LENGKAPI BERIKUT INI:
1) Terjemahkan kalimat "Hitungannya, satu orang calo klinik mendapatkan jatah 50 persen dari tarif yang dibayarkan pemakai jasa." dari berita tentang calo klinik aborsi ke dalam bahasa Inggris.
2) Tuliskan kembali sebagian berita tentang calo klinik aborsi tanpa perubahan. Mulailah pada bagian yang memuat "Penulis: Danang Triatmojo" dan berhentilah setelah "di klinik tersebut.".
3) Teruskan berita tentang calo klinik aborsi mulai dari kalimat terakhirnya.

DOKUMEN SUMBER:
○ ○ ○ ○ ○

Calo Klinik Aborsi di Percetakan Negara Untung Lebih Besar Ketimbang Dokter dan Pemilik Tempat
Lantaran mendapat keuntungan besar, para calo berusaha memasarkan jasa ilegal tersebut lewat dunia maya.
Penulis: Danang Triatmojo
Editor: Johnson Simanjuntak
TRIBUNNEWS.COM, JAKARTA - Wakil Direktur Kriminal Umum Polda Metro Jaya AKBP Jean Calvijn Simanjuntak menyebut calo klinik aborsi ilegal di Percetakan Negara III, kawasan Senen, Jakarta Pusat mengantongi untung lebih banyak ketimbang pemilik dan dokter di klinik tersebut.
Hitungannya, satu orang calo klinik mendapatkan jatah 50 persen dari tarif yang dibayarkan pemakai jasa.
Sementara sisanya dibagi - bagi ke perawat, resepsionis dan pengantar Rp150 - 250 ribu, serta 40 persen untuk dokter dan pemilik tempat praktik ilegal itu.
"Jadi untung calo ini lebih besar dibanding tenaga support tim dan dokter," ujar Calvijn kepada wartawan, Sabtu (26/9/2020).
Lantaran mendapat keuntungan besar, para calo berusaha memasarkan jasa ilegal tersebut lewat dunia maya.
Bahkan mereka membuat situs internet khusus pada alamat klinikaborsiresmi.com.

○ ○ ○ ○ ○

DATA MENTAH:
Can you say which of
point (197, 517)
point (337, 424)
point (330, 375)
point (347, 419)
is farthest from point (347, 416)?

○ ○ ○ ○ ○

KUNCI JAWABAN:
1) By this calculation, one clinic broker receives a 50 percent share of the fee paid by the service user.

2)
Penulis: Danang Triatmojo
Editor: Johnson Simanjuntak
TRIBUNNEWS.COM, JAKARTA - Wakil Direktur Kriminal Umum Polda Metro Jaya AKBP Jean Calvijn Simanjuntak menyebut calo klinik aborsi ilegal di Percetakan Negara III, kawasan Senen, Jakarta Pusat mengantongi untung lebih banyak ketimbang pemilik dan dokter di klinik tersebut.

3)
Belakangan ditemukan fakta ternyata peran para calo sangat besar dalam suburnya praktik klinik aborsi di kawasan Percetakan Negara.
Baca: Polisi Menggelar Rekonstruksi Kasus Klinik Aborsi Ilegal di Jalan Percetakan Negara Siang Ini
"Web itu dibuat oleh calo. Kami menemukan fakta bahwa dalam pratik aborsi, peran calo sangat besar," ujarnya.
Sebelumnya polisi menggrebek klinik aborsi ilegal di kawasan Percetakan Negara, Senen, Jakarta Pusat. Dalam penggrebekan itu polisi menangkap 10 orang berinisial LA (52 tahun), DK (30), NA (30), MM (38), YA (51), RA (52), LL (50), ED (28), SM (62), dan RS (25).
Berdasarkan pengakuan para tersangka, mereka telah beroperasi sejak tahun 2017 silam dan total telah mengaborsi 32 ribu janin.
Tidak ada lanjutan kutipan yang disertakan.